I had no idea that there were so many sphincters in the body. I always thought there was just one, or, at the most, two with one being at the top of the throat and one being at the other end.

I guess the body just works without you needing to be aware of all the little things that it's doing. I actually heard a scientist on a show the other day say that there were basically enough neurons in the human digestive system to make up an entire cat brain. And that's pretty impressive. indigomoth yesterday

@MrsPramm - There's another way to injure that sphincter which seems to be happening quite often these days. People who habitually overeat basically force it open, which lets the acid of the stomach injure the area and that's what causes heart burn. But if you overeat too often you can permanently injure the sphincter, and it will just stay open, which means you'll always have heartburn.

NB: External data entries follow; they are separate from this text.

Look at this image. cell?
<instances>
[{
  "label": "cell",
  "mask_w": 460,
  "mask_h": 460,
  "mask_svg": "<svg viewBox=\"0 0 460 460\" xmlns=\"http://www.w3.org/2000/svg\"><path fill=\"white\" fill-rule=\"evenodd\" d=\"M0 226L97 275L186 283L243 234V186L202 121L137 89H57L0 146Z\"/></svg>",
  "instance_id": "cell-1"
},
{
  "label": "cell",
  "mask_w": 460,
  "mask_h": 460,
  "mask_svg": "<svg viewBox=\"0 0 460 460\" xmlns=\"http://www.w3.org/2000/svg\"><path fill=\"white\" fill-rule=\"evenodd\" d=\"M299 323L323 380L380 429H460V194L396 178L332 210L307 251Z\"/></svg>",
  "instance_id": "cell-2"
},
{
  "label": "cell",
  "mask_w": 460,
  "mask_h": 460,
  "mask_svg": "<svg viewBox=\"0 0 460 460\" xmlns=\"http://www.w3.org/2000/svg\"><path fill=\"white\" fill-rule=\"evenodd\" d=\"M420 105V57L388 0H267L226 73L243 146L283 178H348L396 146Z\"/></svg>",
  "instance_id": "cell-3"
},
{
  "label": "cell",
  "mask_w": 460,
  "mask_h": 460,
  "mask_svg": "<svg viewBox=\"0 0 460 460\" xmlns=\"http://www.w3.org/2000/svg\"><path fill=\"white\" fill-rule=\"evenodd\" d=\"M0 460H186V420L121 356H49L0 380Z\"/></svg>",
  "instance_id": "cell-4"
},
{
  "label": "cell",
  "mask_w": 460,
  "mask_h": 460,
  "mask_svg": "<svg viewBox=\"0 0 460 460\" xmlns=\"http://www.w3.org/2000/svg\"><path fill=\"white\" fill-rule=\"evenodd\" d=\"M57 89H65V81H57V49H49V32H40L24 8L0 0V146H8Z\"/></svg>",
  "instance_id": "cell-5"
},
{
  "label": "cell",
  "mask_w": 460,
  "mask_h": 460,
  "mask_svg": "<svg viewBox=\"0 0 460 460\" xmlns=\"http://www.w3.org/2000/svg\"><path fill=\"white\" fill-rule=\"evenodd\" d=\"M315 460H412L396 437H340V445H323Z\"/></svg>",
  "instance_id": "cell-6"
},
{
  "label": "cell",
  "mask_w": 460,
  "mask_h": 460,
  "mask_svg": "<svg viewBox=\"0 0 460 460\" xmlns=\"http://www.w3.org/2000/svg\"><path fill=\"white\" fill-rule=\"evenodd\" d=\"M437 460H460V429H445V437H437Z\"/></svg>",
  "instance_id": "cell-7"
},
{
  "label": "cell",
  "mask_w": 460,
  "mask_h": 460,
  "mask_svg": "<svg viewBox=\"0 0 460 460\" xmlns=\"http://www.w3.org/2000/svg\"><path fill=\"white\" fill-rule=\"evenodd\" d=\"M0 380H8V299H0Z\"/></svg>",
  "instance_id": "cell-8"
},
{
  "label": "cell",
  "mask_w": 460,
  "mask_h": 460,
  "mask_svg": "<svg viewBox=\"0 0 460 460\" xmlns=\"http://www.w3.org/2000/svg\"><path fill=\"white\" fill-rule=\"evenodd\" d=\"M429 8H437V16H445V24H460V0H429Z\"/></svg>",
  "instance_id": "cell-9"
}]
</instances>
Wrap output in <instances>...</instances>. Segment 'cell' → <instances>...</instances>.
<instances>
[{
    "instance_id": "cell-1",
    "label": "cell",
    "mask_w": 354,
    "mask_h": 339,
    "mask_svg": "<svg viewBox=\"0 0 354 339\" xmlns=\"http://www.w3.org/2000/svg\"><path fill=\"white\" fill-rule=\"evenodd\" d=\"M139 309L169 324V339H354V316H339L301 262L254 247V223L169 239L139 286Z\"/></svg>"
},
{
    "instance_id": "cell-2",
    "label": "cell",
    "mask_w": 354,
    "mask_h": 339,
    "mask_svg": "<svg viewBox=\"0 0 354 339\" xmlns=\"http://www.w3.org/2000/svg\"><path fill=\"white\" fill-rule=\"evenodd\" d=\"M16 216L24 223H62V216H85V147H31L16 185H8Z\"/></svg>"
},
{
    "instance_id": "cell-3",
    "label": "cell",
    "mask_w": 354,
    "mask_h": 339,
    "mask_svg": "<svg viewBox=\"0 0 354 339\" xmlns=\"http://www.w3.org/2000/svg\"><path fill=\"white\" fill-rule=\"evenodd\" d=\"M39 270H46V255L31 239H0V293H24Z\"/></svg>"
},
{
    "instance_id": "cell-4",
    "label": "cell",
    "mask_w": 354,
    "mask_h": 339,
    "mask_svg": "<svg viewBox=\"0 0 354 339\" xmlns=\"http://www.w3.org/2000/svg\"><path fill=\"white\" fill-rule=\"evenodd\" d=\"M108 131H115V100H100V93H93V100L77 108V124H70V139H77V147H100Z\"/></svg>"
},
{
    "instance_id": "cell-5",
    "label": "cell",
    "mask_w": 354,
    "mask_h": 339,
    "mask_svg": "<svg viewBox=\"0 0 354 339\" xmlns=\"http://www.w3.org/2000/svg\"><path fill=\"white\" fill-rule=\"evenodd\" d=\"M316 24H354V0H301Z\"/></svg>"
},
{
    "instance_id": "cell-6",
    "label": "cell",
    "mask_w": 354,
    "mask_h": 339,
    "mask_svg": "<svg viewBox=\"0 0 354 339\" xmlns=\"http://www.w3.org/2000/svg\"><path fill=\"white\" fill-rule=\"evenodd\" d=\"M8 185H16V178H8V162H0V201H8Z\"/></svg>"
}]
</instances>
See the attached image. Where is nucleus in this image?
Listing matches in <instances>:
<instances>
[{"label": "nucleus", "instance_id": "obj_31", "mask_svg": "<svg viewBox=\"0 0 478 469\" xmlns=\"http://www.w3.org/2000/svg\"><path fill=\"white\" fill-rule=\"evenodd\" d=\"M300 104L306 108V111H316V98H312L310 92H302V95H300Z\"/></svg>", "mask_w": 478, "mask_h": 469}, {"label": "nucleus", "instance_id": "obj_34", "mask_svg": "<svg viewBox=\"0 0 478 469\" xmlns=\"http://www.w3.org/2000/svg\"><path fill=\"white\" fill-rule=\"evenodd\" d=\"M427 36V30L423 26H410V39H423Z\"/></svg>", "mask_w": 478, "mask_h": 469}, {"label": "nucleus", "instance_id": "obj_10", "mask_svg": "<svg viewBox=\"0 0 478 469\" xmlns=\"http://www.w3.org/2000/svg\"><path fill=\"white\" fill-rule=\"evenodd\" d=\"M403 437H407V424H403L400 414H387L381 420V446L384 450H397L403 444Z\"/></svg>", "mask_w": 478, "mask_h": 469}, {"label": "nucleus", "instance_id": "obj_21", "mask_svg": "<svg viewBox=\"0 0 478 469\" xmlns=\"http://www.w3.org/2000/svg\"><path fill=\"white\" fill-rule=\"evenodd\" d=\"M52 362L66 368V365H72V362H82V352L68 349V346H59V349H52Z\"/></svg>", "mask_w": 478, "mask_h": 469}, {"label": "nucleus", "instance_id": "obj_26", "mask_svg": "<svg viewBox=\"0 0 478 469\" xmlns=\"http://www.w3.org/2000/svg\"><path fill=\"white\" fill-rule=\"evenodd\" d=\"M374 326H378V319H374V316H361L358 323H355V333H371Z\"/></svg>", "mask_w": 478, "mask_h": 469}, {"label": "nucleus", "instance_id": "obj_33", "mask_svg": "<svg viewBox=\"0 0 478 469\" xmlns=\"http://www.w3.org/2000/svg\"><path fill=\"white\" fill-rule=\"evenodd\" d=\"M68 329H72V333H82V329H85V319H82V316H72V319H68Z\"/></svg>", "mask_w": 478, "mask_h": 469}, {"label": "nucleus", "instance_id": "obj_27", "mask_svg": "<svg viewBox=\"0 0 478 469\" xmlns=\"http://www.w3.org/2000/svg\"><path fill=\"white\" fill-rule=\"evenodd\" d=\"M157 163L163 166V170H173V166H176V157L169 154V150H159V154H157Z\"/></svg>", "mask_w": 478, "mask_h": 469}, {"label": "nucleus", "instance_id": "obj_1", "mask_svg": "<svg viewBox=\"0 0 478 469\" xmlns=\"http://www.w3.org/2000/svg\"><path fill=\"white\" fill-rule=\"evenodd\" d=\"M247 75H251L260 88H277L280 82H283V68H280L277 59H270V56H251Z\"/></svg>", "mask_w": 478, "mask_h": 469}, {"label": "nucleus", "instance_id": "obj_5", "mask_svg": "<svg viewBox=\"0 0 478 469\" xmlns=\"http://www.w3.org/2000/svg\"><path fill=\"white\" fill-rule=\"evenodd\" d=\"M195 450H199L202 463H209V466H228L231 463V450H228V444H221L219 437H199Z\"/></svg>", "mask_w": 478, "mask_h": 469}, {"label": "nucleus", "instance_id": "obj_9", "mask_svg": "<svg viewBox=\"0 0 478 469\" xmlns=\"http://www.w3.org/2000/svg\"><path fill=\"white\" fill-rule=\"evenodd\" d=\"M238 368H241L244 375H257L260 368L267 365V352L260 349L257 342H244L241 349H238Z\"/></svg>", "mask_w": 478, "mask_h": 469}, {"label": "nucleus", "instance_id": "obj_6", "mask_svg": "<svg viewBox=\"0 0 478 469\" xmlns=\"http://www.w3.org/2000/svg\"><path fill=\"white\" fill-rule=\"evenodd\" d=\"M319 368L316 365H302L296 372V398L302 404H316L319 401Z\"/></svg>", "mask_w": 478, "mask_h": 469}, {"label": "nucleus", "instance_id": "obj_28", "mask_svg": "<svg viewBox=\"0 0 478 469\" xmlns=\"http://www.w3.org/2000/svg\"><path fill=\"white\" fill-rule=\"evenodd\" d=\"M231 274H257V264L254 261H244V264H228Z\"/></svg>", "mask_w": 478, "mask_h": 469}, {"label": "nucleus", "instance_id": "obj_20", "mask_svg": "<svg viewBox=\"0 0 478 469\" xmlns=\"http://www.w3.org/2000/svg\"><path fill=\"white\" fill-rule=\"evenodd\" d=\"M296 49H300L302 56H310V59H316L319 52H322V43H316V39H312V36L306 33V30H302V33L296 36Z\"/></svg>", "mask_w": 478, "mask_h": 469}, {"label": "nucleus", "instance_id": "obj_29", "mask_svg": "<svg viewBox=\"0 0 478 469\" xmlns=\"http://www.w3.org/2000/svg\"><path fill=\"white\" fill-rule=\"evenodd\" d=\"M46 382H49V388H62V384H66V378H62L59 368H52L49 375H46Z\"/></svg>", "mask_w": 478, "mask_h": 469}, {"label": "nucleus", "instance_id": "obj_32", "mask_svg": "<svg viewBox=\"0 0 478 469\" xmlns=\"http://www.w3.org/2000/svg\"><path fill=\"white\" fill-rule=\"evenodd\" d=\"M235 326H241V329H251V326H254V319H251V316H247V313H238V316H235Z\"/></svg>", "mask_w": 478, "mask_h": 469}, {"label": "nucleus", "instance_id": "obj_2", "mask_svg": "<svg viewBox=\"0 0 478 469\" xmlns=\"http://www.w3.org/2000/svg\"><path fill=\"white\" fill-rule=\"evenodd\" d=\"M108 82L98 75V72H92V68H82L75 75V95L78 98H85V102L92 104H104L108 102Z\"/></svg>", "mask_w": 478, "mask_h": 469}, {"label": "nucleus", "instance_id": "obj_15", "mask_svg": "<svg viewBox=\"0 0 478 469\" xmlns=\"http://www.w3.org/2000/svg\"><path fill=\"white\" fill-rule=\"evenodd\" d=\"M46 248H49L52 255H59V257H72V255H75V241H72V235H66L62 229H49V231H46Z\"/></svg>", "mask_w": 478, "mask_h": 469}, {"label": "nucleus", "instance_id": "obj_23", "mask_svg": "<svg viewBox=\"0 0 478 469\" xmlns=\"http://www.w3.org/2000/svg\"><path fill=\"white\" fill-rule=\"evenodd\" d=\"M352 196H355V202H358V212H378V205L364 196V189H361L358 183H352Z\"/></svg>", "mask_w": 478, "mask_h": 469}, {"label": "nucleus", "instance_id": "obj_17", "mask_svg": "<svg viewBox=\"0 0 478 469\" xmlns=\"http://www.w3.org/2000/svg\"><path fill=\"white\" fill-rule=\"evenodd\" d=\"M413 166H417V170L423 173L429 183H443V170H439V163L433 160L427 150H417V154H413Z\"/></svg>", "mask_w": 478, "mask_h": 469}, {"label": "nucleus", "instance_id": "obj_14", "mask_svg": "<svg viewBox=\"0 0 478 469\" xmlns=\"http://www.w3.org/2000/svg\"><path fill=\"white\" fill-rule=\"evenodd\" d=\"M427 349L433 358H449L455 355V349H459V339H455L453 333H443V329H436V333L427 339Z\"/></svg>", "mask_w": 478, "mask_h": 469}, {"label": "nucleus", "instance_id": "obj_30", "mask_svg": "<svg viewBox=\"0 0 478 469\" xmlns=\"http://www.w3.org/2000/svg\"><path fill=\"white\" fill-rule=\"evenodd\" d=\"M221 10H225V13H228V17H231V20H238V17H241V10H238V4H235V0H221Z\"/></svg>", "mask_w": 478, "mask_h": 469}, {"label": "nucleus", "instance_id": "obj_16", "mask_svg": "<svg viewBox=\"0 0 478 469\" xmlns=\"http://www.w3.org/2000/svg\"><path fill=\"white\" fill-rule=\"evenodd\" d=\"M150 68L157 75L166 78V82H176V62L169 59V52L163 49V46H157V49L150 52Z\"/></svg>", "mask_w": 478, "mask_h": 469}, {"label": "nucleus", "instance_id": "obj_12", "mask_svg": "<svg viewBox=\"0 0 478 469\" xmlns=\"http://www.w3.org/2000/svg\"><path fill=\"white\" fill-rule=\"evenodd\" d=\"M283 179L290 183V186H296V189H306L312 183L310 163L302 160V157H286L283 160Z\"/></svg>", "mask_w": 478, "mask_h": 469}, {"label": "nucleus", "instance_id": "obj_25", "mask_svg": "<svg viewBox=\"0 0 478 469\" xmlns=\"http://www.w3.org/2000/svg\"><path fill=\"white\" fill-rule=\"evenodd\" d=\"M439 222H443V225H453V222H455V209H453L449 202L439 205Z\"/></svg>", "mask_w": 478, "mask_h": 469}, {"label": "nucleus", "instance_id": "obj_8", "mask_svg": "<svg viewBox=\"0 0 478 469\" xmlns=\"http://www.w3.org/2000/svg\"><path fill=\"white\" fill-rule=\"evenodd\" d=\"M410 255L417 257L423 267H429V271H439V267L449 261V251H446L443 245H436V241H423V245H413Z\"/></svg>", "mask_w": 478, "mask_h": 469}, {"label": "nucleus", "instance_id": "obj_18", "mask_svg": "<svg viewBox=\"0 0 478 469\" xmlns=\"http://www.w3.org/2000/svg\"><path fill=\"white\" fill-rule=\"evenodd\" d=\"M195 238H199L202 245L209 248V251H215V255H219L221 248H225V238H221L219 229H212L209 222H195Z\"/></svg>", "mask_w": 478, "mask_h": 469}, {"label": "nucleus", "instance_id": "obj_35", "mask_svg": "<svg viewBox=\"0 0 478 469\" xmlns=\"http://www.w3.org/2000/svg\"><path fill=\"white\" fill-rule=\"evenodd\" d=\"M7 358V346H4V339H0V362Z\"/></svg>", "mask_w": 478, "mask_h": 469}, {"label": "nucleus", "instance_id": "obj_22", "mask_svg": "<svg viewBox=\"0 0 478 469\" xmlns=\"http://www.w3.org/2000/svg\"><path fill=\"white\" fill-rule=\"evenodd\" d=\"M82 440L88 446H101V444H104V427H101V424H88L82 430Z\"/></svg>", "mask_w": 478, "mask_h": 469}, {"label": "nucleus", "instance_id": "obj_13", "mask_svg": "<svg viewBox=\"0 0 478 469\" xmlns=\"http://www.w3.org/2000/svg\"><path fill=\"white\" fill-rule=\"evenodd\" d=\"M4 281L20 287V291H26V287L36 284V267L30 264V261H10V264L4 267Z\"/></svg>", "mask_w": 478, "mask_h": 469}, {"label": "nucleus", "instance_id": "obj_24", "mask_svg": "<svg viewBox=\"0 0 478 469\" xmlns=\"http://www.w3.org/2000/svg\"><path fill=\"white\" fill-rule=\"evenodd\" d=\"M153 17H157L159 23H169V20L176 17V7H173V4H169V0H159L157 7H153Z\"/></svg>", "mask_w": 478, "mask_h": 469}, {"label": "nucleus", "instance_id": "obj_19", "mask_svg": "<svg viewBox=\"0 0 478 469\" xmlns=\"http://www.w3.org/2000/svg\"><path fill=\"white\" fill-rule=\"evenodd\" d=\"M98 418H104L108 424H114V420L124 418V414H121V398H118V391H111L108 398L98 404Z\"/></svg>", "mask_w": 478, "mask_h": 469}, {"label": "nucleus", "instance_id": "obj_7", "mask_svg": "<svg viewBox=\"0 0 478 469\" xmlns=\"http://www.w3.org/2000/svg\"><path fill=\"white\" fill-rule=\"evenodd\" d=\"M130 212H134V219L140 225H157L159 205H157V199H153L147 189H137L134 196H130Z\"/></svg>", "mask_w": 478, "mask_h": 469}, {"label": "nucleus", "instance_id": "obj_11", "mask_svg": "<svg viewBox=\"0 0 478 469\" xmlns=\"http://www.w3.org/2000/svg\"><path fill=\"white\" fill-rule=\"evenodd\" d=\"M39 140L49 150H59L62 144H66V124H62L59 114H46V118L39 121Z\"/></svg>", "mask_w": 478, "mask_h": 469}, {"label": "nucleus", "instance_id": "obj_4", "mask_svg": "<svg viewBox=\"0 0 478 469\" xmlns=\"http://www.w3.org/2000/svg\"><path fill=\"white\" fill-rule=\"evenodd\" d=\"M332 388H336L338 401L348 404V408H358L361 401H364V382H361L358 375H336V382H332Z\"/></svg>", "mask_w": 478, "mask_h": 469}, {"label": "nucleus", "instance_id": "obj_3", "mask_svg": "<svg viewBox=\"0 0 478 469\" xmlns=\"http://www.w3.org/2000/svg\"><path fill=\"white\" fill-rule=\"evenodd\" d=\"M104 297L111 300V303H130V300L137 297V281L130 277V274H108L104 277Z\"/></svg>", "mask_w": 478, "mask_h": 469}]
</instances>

Because our meal portions have increased so much over the years we just don't think about the fact that the human stomach can only hold so much food. I don't really believe in telling people what to eat, but I do think that people should make sure they don't hurt themselves in the long run. MrsPramm yesterday

I never suffer from heartburn usually, but once when I was on a particular medication it gave me terrible heartburn. I always thought that it was just an uncomfortable feeling that went away fairly quickly. But it was horrible. I must have really injured my cardiac sphincter because it got to the point where I was in pain every time I swallowed anything, I'd never even been aware of that part of my insides before, but I could feel it every time something got to the bottom of my throat.

I was very grateful when it healed up again. Hopefully I'll never have to take that medication again either!